After her wedding, Lady Crewe embraced the role of political hostess at the couple’s houses: Crewe House in Mayfair and Crewe Hall in Cheshire.  In 1907 – in her 20s – she became Vice President of the Victoria League. This organisation was founded during the Second Boer War in 1901, it was named after Queen Victoria, who died in that year, when there was a surge in patriotic support for the Empire in Britain and the white Dominions and Commonwealth.  Women wished to participate, and movements sprang up in Canada and South Africa. The women in these organisations sent members to Britain to seek support and London Society became involved, with an inaugural meeting on 2nd April 1901. The venue was 10 Downing Street at the invitation of Alice Balfour, sister of the Prime Minister, Arthur Balfour. Those present included representatives from the South African Guild of Loyal Women, wives and sisters of the Cabinet Ministers and Opposition leaders, along with other prominent society women. All were in black, out of respect for the recently deceased Queen. The mission was for the Victoria League to be “an association of women of the British Isles who are in sympathy with imperial objects and desire a close union between the different parts of Empire.”  The League would support “any practical work desired by the Colonies and tending to the good of the Empire as a whole.” The Victoria League also aimed to be non-political. The president was Margaret, Countess of Jersey, with Edith Lyttelton as secretary. Five years after the League’s inception, Lady Crewe was chosen as vice-president, serving alongside Lady Jersey. Her political connections were considerable; including members of the Liberal Imperialist Group formed by her father.  Lady Crewe supported other initiatives: she was involved in raising money for Bedford Women’s College of London University, and the Women’s Free-Trade Union. In 1911 her son Richard was born and following her husband’s elevation, she became Marchioness of Crewe. This was the period when Crewe Hall was host to many of the leading Liberals in government and opposition.  The highlight was in April 1913, when George V and Queen Mary were guests of Lord and Lady Crewe for three days, the royal couple visited railway depots, factories and orphanages.

Photograph of Ladty CreweTHE WAR & WOMEN’S ORGANISATIONS

In 1914, just after the outbreak of war, Lady Crewe was asked by the President of the Local Government Board, Herbert Samuel, to chair the Central Committee on Women’s Employment. All the committee members were women. Mary Macarthur, secretary of the Women’s Trade Union League and Mary Tennant, the factory inspector also served on the committee. Three other members: Marion Phillips, Susan Lawrence and Margaret Bondfield were to become Members of Parliament. The remit of the committee was to investigate initiatives that would help to provide work for women and girls who may have lost work because of the war. They supervised employment schemes started by Queen Mary’s Work for Women Fund, which had been set up after the outbreak of war. Lady Crewe worked closely with the Queen and also with Mary Macarthur, who became a friend whom she held in high regard. In 1915, Lady  Crewe gave birth to a daughter, Lady Mary Evelyn (later Duchess of Roxburghe).

Given problem A: From the passage about Lady Crewe, list the women it names as serving on the Central Committee on Women's Employment, other than Lady Crewe herself.

Records:
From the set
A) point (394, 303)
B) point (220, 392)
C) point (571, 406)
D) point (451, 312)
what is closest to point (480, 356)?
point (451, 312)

Given problem B: Reproduce the entry above line for line, with no changes.

Right answer A: Mary Macarthur, Mary Tennant, Marion Phillips, Susan Lawrence, Margaret Bondfield

Right answer B:
From the set
A) point (394, 303)
B) point (220, 392)
C) point (571, 406)
D) point (451, 312)
what is closest to point (480, 356)?
point (451, 312)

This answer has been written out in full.